- [Given problem] Collect every line of the material below that contains the string "distance".

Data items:
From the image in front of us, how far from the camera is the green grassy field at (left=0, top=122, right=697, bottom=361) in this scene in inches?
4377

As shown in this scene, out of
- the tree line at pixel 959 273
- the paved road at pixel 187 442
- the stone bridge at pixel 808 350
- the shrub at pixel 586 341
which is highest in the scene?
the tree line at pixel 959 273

* * *

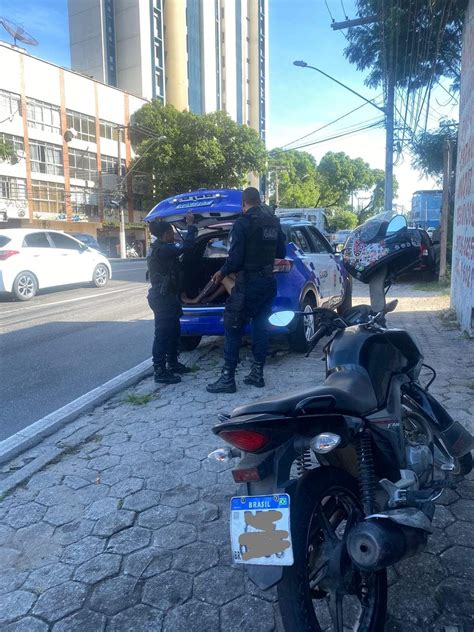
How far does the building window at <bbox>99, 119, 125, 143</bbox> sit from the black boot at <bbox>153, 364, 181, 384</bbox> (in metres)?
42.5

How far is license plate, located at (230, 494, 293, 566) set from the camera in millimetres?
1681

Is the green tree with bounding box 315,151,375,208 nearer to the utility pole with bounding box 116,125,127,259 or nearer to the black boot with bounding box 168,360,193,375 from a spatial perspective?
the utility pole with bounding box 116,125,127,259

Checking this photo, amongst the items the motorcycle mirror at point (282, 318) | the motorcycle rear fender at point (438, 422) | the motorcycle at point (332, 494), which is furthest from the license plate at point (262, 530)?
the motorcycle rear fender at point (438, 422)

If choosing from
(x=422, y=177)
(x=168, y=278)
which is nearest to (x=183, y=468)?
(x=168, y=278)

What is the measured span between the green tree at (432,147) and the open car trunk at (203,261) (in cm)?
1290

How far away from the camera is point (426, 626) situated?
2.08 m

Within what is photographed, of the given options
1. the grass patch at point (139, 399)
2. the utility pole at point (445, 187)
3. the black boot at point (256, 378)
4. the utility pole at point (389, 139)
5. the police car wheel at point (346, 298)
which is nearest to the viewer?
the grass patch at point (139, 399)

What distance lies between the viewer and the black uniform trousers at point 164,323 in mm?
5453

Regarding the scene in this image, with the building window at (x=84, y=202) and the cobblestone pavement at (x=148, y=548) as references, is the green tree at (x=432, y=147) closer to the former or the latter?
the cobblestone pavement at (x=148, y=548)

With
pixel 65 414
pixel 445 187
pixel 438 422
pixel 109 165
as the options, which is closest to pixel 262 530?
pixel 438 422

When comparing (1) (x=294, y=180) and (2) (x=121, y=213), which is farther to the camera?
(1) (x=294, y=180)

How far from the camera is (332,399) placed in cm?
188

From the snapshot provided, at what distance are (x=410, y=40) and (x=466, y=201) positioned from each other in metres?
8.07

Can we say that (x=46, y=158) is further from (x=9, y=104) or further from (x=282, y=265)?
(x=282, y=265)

- [Full solution]
What distance lies between the viewer and the black uniform trousers at point 164,323 in mm?
From the snapshot provided, at what distance are (x=410, y=40) and (x=466, y=201) positioned from each other in metres?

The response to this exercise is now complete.